Cultural perspective of plagiarism
The dictionary defines the word plagiarize as “to steal or copy and then pass off another’s ideas as our own without giving any credit or making any reference to the original author”. Many a times it is also referred to as literary stealing or literary theft. This is the absolutely general meaning of plagiarism. However, most commonly this word is used in the world of academics. Here the word has a slightly more specific meaning which is to steal or copy another author’s thoughts or ideas with the purpose of passing them off as our own in the paper that we write.

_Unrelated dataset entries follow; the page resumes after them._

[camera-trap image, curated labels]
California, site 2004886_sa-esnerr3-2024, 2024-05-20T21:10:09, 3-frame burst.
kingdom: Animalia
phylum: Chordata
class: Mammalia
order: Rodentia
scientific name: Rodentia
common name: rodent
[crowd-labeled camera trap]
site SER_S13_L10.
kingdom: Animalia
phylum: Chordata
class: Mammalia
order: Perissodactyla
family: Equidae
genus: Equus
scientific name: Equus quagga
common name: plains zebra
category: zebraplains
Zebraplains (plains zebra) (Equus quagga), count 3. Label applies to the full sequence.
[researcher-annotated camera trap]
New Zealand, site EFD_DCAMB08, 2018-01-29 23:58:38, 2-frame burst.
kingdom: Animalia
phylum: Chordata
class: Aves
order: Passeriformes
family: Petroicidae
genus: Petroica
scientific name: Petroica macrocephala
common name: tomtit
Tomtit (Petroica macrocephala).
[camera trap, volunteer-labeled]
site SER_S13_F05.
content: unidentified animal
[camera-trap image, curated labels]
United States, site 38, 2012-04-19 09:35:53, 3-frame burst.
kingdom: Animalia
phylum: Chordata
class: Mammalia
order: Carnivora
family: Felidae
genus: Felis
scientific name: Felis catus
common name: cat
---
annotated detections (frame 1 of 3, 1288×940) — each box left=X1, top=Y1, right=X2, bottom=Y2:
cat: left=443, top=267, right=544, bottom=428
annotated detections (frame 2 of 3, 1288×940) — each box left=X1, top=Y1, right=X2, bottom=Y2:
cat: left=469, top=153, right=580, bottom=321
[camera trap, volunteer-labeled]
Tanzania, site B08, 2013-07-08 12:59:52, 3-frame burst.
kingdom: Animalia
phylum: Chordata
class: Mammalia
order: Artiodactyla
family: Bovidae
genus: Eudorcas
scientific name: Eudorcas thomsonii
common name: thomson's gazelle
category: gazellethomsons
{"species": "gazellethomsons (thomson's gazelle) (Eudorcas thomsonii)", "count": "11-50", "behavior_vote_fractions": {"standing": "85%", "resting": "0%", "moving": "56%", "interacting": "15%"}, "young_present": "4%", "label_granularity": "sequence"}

The cultural perspective on this is different in a number of countries. In some middle-east countries when student are paraphrasing a previous author’s work then they are not expected to write the source of the work that is, they are not expected to mention the author’s name or details. In these countries it is an accepted norm that no such thing will happen as the lecturers are expected to know everything about the field that they give the project on. In fact, writing or giving the author’s name or details is nothing short of insulting the mentor of the student. Thus in this context, what is expected of the student is technically plagiarism, as he or she is not citing the source, but it is the accepted thing.
In western countries and a majority of other countries in the world however, plagiarizing is considered to be highly dishonest and immoral. When academics present their work and findings, a lot of hard work goes into them. Now, when students are writing their own papers, many a times they refer to these previous works of these authors. This is not considered plagiarism if the student quotes the author’s work in his paper and if he or she also gives the author’s details.
Thus we see that different cultures and countries have a different perspective on this word.